Why? For one, I happened to be driving in our truck, which I’m 90% certain is now home to a mouse.

I hate mice. They give me the creeps. My only other fear next to mice is being followed while driving by a police car. This stems from my first-ever parking ticket this past year. I drove 11 miles over the speed limit in a 35 mph zone. That’s a big no-no, for obvious reasons.

Parenting brings its own set of fears, adoptive parenting included.

Will I offend my placing family by something I say or do? Will I offend my own family?

Will I scar my child for life if I discipline him or her?

Will I regret a decision and have to walk it back?

There are all kinds of desperate thoughts that enter our minds as parents. You’ve no doubt experienced this. I listened to a podcast where the hosts advised the listener to avoid taking seriously any thoughts that entire the mind after 9 p.m. Chances are good you’re tired and not processing rationally. I think that’s good advice.
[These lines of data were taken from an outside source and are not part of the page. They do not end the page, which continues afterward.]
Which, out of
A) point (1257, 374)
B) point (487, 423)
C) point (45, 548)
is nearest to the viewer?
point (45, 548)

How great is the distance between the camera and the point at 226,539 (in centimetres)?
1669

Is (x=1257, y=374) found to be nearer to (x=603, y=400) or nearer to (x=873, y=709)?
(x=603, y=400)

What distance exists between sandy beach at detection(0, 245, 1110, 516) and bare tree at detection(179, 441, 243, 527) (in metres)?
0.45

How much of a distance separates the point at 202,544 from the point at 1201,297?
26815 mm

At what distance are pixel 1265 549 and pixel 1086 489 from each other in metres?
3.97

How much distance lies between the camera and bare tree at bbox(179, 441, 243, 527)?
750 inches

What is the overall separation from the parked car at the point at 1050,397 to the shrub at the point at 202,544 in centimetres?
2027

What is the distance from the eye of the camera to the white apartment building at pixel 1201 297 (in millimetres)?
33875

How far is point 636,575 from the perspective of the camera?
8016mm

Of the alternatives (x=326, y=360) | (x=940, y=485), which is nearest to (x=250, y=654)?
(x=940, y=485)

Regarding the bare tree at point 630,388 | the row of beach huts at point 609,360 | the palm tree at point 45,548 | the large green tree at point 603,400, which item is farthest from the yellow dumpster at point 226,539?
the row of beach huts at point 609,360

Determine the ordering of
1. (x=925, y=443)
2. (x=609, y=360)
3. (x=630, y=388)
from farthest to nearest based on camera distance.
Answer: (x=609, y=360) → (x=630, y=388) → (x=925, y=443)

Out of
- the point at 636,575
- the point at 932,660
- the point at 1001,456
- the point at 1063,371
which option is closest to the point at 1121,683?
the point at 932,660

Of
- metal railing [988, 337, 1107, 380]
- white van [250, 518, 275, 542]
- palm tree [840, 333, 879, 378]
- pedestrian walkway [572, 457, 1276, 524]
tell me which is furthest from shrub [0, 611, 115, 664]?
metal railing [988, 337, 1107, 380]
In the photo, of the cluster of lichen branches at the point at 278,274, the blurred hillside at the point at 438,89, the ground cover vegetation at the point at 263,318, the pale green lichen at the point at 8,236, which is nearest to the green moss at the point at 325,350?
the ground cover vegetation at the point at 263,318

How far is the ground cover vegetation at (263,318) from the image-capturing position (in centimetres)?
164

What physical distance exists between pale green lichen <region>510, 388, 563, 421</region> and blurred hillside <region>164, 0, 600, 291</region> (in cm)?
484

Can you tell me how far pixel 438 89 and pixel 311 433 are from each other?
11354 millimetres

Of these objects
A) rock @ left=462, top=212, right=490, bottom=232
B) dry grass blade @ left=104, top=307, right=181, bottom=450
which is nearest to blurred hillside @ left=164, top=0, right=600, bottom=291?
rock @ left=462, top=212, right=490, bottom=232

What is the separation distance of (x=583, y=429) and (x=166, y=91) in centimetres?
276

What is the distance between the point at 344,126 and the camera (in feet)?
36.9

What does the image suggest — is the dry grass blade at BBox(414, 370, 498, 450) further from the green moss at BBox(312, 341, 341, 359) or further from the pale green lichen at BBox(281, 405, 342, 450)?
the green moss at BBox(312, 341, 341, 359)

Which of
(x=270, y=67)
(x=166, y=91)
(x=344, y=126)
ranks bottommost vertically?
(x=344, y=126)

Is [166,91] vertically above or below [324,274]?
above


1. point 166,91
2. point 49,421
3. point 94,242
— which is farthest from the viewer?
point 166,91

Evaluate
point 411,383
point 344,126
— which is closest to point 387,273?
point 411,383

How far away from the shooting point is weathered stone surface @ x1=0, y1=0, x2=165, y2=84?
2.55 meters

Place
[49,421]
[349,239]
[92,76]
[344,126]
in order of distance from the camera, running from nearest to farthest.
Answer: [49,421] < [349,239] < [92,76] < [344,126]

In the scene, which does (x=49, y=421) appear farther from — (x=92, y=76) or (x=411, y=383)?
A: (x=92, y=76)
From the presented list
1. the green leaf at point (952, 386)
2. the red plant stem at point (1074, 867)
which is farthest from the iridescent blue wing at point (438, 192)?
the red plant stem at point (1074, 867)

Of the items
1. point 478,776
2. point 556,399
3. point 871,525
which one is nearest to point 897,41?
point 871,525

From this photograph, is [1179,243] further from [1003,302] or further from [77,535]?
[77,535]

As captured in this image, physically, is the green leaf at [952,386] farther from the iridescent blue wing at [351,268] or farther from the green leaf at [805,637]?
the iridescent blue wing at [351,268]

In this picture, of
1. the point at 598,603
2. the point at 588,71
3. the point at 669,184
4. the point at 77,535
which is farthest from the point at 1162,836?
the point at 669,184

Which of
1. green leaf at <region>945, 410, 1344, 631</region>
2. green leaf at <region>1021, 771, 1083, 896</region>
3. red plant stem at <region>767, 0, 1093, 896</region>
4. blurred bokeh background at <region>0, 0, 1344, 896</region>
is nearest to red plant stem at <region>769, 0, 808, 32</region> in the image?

On the other hand, parenting doesn’t follow the rigid tick-tock of the clock. You are sometimes thrown into decision-making at the most inopportune times, under the strangest and most uncomfortable of circumstances. In those cases, my advice to myself is:

  1. Take a deep breath (often mental, not literal — actual breathing takes too long, as one of my wife’s advisers once quipped)

  2. Say a short prayer followed by an internal statement to myself that grounds what I’m about to do

  3. Get as much information about the situation as possible

  4. Make the best decision at the time, recognizing I’m not perfect and that while the outcome might not be perfect, it’s better than caving and hedging

We all have choices, and we have to make them in the best interest of our children, not any fears we might harbor. Chances are good the choices we make, assuming they’re grounded in truth — eternal, not earthly — will be better than we realize.